For the prediction model 22 according to the sixth embodiment, an ROC curve for the prediction model 22 fed with the validation data sets collected from Cohort A is illustrated in FIG. 15, and another ROC curve for the prediction model 22 fed with the validation data sets collected from Cohort B is illustrated in FIG. 16. An AUC related to the ROC curve in FIG. 15 is 0.8417, and an AUC related to said another ROC curve in FIG. 16 is 0.9461.

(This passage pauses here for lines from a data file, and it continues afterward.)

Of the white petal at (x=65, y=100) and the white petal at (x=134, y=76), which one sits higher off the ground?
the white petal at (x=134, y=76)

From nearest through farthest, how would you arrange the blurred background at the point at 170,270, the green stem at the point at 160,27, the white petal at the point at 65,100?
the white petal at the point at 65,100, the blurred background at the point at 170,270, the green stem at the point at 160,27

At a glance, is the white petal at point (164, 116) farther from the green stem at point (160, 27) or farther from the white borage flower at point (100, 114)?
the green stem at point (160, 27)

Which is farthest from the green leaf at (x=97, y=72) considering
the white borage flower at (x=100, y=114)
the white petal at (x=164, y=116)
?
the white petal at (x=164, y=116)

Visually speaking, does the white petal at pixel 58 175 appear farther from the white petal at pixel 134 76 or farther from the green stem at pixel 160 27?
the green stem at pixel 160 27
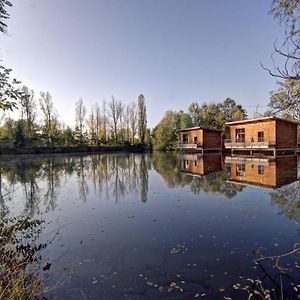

Referring to FIG. 2, in a seventh embodiment of the method, each of the plurality of training data sets includes the eGFR, the value of urine pH, the BMI and the age of a patient, the gender indicator indicating gender of the patient, the DM indicator indicating whether the patient was ever diagnosed with DM, the gout indicator indicating whether the patient was ever diagnosed with gout, the bacteriuria indicator indicating whether the patient was ever diagnosed with bacteriuria, and a hypertension indicator indicating whether the patient was ever diagnosed with hypertension. For example, the hypertension indicator may have a value of one to indicate that the patient had once been diagnosed with hypertension, or a value of zero to indicate that the patient was never diagnosed with hypertension. The prediction system 2 includes the eGFR computing unit 21.


In the seventh embodiment, the input variable set includes the eGFR, the value of urine pH, the BMI and the age of the subject, the gender indicator indicating gender of the subject, the DM indicator indicating whether the subject was ever diagnosed with DM, the gout indicator indicating whether the subject was ever diagnosed with gout, the bacteriuria indicator indicating whether the subject was ever diagnosed with bacteriuria, and a hypertension indicator indicating whether the subject was ever diagnosed with hypertension. For example, the hypertension indicator may have a value of one to indicate that the subject had once been diagnosed with hypertension, or a value of zero to indicate that the subject was never diagnosed with hypertension. Particularly, the prediction system 2 receives a variable x0 that represents the creatinine concentration, a variable x1 that represents the gender indicator, a variable x2 that represents the age, a variable x4 that represents the value of urine pH, a variable x5 that represents the BMI, a variable x6 that represents the DM indicator, a variable x7 that represents the gout indicator, a variable x8 that represents the bacteriuria indicator, and a variable x9 that represents the hypertension indicator. The eGFR computing unit 21 calculates, based on the variables x0,x1 and x2, a variable x3 that represents the eGFR, and then the variable x3 thus calculated is fed into the prediction model 22 together with the variables x1,x2,x4,x5,x6,x7,x8 and x9 as the input variable set for the prediction model 22 to obtain the probability of a kidney stone being a UA stone.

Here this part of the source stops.